All three doctors expressed a concern for risks faced by young athletes, especially football players. “Coaches, athletes and parents should weigh the positives and potential negatives of participation,” said Dr. DeKosky. He also suggested those associated with the sport be open to rules changes and improvement in techniques as the medical community becomes more educated. Although left unsaid explicitly, prevention appears to be just as important as treatment.
And when it comes to speaking with parents and coaches about prevention, it’s largely about identifying the current perceived risk – and more importantly, helping them understand that this “risk” isn’t a hard science.
An unexpectedly-high number of college football players I spoke with had dealt with some kind of serious head trauma. This was usually quantified by whether trainers had diagnosed them with a concussion in games or practice.
Kolby Griffin, a defensive back for Kentucky State, suffered multiple concussions. Despite this, he didn’t search for any opinions outside of his trainers on the team, who compared his baseline test to the one he had completed prior to the start of the season. He was back to playing within a few days after each one.
Mike Williams, another defensive back — but for Lock Haven University — actually lost memory of the full two weeks leading up his concussion. It slowly returned to him over the course of the following days. And yet, “injuries are a part of the game,” he told me. “So, that’s how I treated my concussion.” He also said that he didn’t seek any advice in addition to what his trainers told him.

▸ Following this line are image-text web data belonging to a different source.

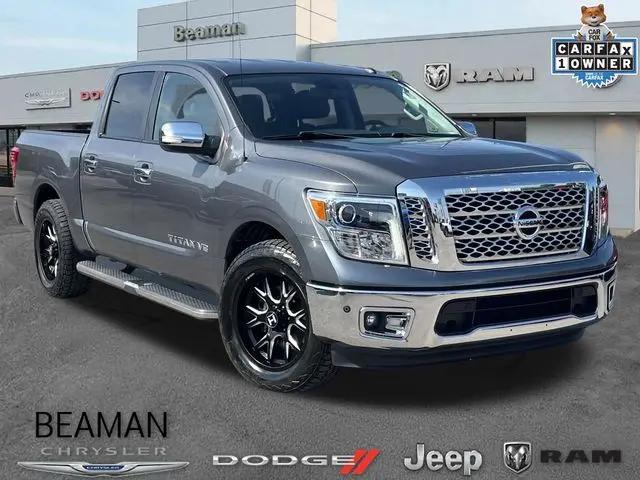 2019 Nissan Titan SL for sale in Murfreesboro, TN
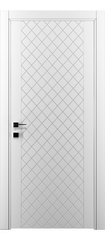 Міжкімнатні двері Dooris G05, сніжно-білий (фарба)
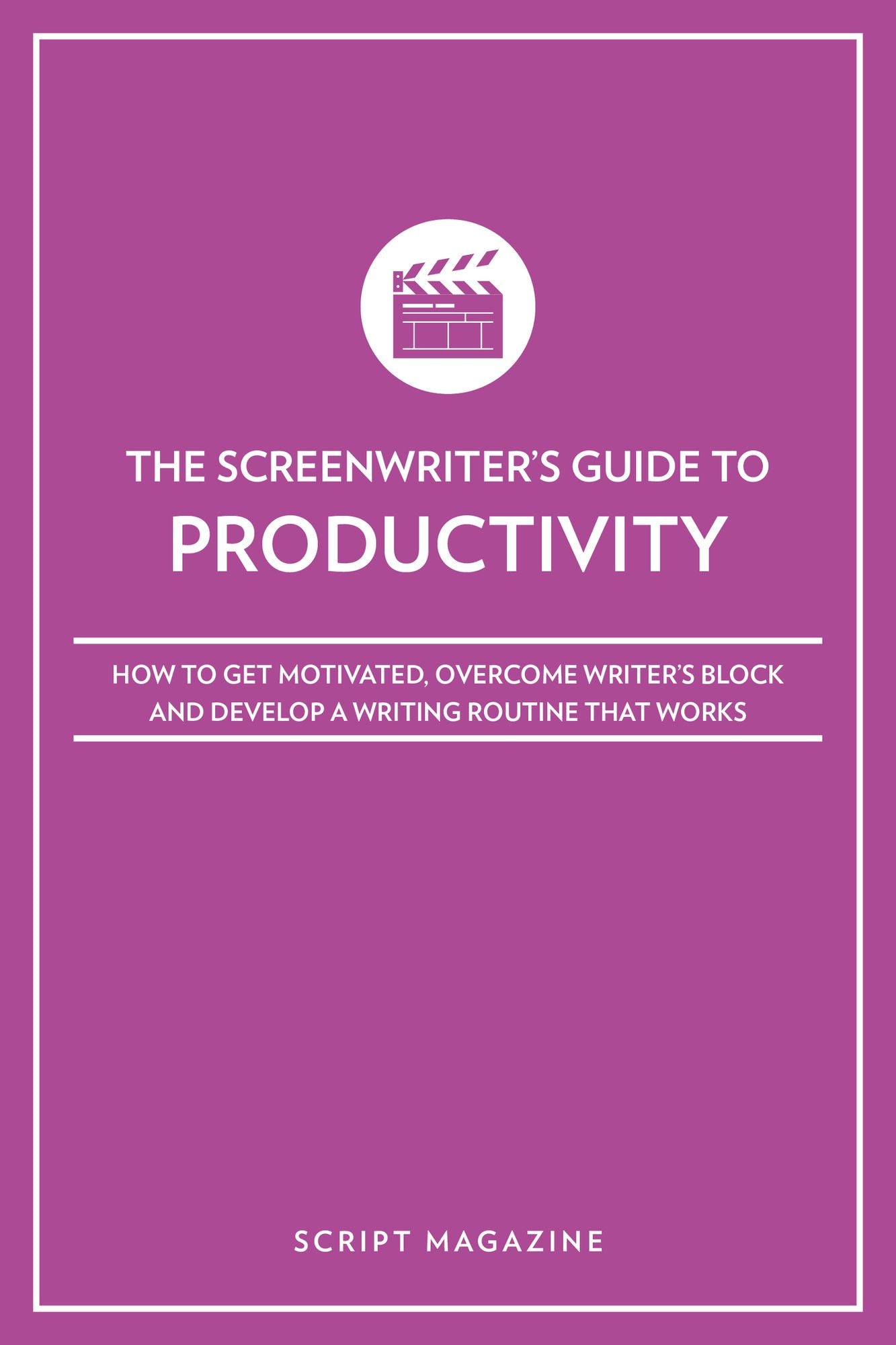 Writing Routine and Outlook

In his case, and the case of James Tabor of Friends University, both returned after at least a week off from any kind of contact.
The differences in severity in a single concussion, such as that between Williams and Tabor still doesn’t have a defined correlation to any difference in future symptoms, according to implications made by Dr. DeKosky. The effects on an athlete that suffers more head trauma deemed concussive, such as Griffin, are equally speculative.

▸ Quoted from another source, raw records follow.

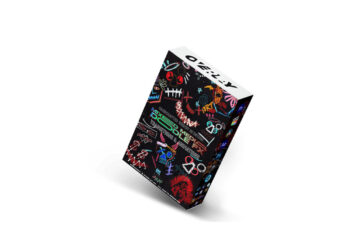 Overlay FX - Mixed Media Doodle FX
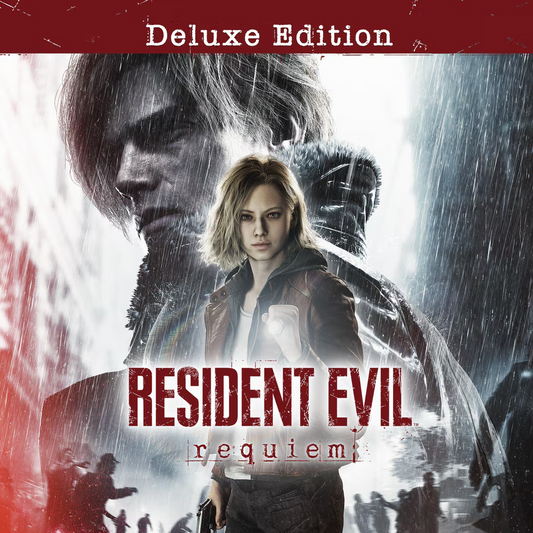 Resident Evil Requiem Deluxe Edition (PC)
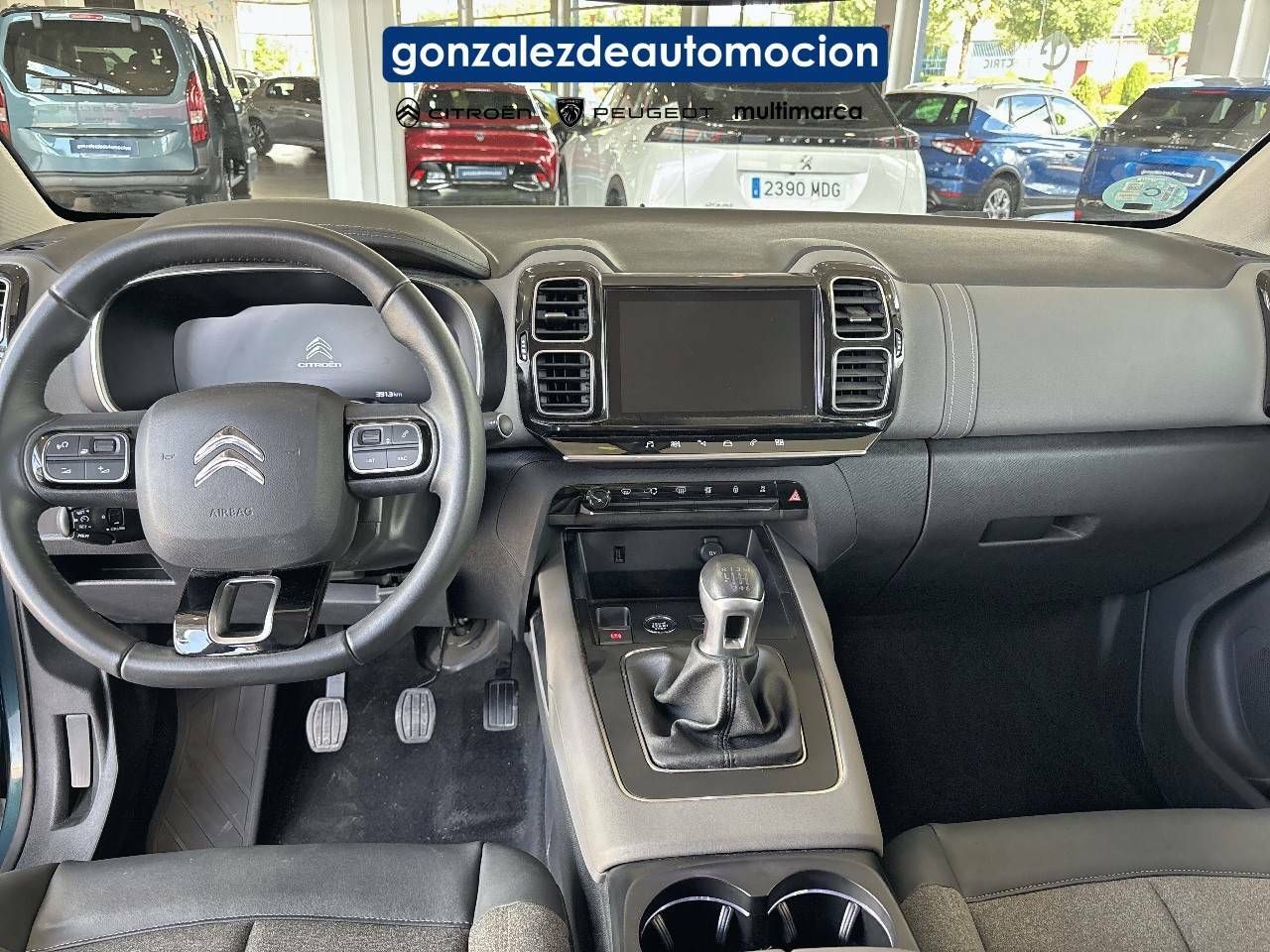 Foto Citroën C5 Aircross 8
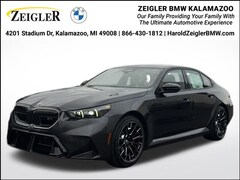2026 BMW M5 Sedan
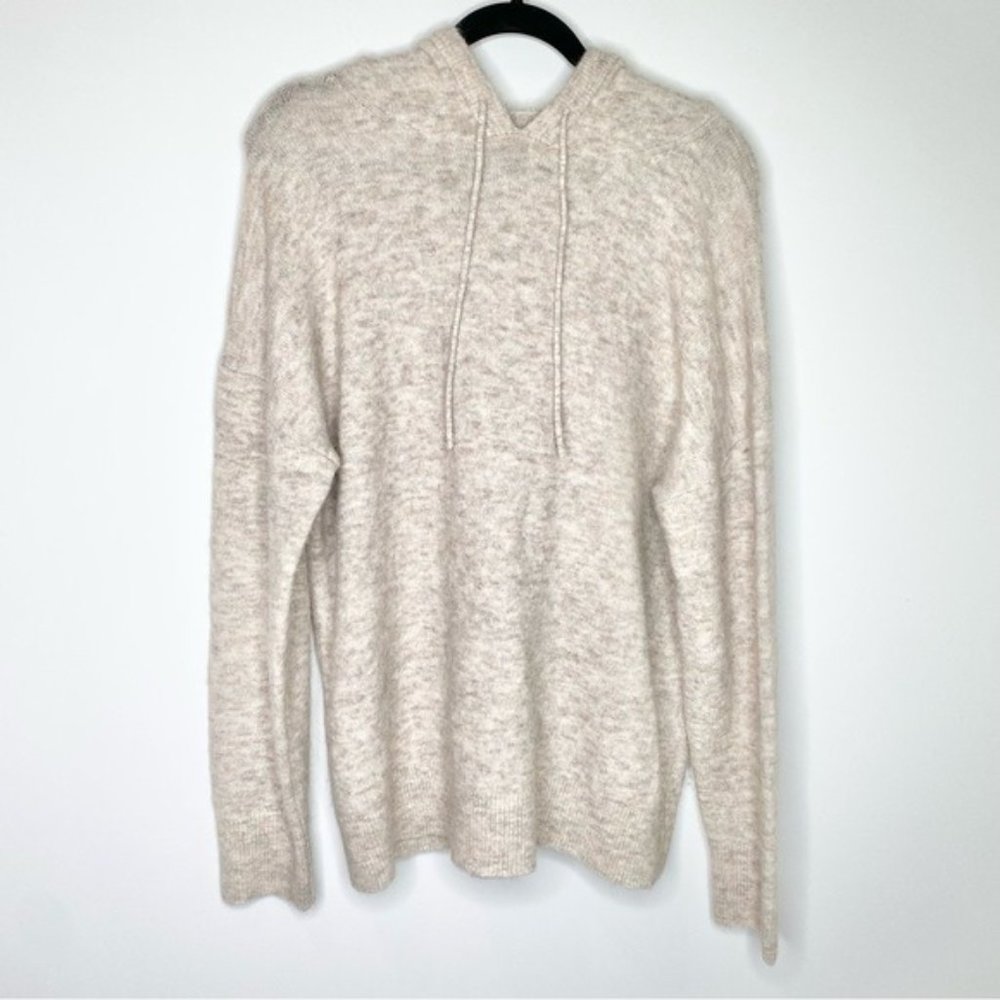 Aritzia Babaton Morrison Hoodie in Heather Herring - Picture 4 of 13
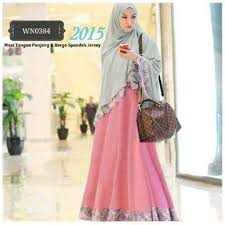 Syari, Wn03.58 - Halaman 3 - baju muslim, batik, model baju batik ...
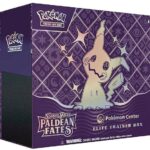 Pokemon SV Paldean Fates Pokemon Center Elite Trainer Box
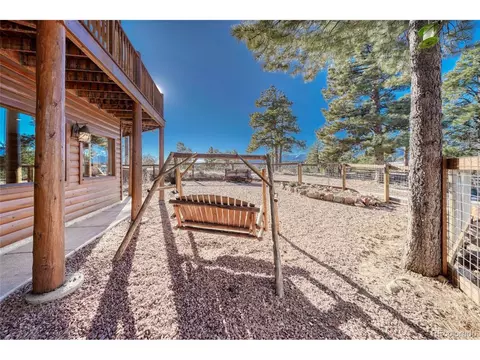 Exterior - 2613 Pheasant Loop, Westcliffe, CO 81252 photo 5 of 6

In terms of future progress, all three doctors had high hopes for advancements down the road. For Dr. Clugston, it’s a matter of becoming “objective” in our treatment and understanding.
“Hopefully we have an objective marker of brain injury for subconcussive and concussive impacts, as well as objective ways to assure people are recovering,” he said. “Right now we rely on self-report of symptoms and functional testing, most of which can be manipulated by the patient.”
He said an “objective measure” where we could identity an athlete’s health anywhere on the spectrum from diagnosis of head trauma to when they return to the field would be “a major breakthrough.”
Objectivity, for all three, is an important goal to reach for our overall knowledge as well. As Dr. Wang said, we should expect to find inconsistencies in research progress from different doctors and specialists. Reaching a point where there is a concrete scientific understanding to head trauma is the goal.
For an understanding that may differ based on the cognitive state of any given individual – with any given number of variables in play for each case study — we very well may be a ways off from reaching those goals. That being said, it’s become a primary focus for many sports physicians and neurologists in the medical community.
For concussion studies, it’s just as important to consider what we don’t know as much as what we do.